While voicing support for demonstrators in the region and condemning government repression, Iran has crushed protests at home and jailed scores of demonstrators since President Mahmoud Ahmadinejad's disputed presidential election in June 2009.
"Surely the attack on Gaddafi's forces will reinforce the Iranian distrust of the United States," proliferation expert Mark Fitzpatrick, of the International Institute for Strategic Studies think tank, said.
"Ayatollah Khamenei already has long believed that if you give an inch to the United States, they will take a mile, that any concession on the nuclear front will only lead to demands on human rights and Israel and other issues."
NUCLEAR OPTION
The U.N. Security Council has imposed four sets of sanctions on Tehran since 2006 for refusing to freeze its enrichment programme, which can have both civilian and military purposes.
Major powers have offered Iran trade and other economic and political incentives it halts its atomic activities.
But two rounds of talks in December and January between Iran and the six powers seeking to resolve the dispute diplomatically -- the United States, Russia, France, Germany, Britain and China -- failed to make any headway.
Underlining the deadlock, no new meetings have been scheduled, even though both sides insist the door remains open.
Last week, Israeli Prime Minister Benjamin Netanyahu said the world must make clear Iran would face "credible military action" if sanctions do not shut down its nuclear programme.
Iran's reading of the Libyan situation may be that Western powers would not have thought about intervening there if Gaddafi had held on to his weapons programmes, said Oliver Thraenert, of the German Institute for International and Security Affairs.
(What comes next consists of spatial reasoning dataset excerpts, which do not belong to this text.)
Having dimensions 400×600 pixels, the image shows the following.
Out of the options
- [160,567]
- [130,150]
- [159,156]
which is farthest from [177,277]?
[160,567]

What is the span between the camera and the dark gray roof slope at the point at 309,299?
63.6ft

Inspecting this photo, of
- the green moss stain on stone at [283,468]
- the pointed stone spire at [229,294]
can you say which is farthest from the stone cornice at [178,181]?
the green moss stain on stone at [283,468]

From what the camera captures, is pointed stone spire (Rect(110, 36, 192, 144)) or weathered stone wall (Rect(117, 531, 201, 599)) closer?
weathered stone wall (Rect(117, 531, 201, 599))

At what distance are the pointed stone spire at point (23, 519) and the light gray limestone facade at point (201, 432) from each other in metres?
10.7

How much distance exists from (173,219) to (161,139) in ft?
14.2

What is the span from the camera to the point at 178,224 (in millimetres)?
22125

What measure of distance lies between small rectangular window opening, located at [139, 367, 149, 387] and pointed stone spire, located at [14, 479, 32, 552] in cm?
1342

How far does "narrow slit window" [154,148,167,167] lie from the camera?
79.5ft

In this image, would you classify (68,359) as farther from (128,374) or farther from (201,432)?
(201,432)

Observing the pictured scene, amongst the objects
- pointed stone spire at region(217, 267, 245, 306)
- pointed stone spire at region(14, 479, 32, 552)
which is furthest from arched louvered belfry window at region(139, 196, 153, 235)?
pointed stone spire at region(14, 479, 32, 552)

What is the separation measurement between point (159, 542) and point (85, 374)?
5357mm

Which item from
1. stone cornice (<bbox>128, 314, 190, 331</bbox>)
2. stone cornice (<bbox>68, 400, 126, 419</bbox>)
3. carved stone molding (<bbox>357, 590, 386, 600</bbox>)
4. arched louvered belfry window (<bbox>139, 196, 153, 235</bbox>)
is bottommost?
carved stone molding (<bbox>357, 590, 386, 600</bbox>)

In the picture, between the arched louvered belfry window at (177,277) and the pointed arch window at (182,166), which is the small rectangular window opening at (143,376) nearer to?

"You might argue that possessing a nuclear option means that you will not be confronted with an international intervention, whatever you might do in the future with any opposition within Iran," he said.
But there could also be those in Iran who make the opposite case, that the action in Libya shows that the United States and its allies could do the same in Iran before it "gets its hand on a nuclear option. It is also possible," Thraenert said.
Baqer Moin, an Iran expert in London, said the implications for Iran and its rival factions would hinge on whether the Western campaign in Libya was successful or became a quagmire.
"If it is an easy victory it would enhance the position of those who want to negotiate with the West," Moin said.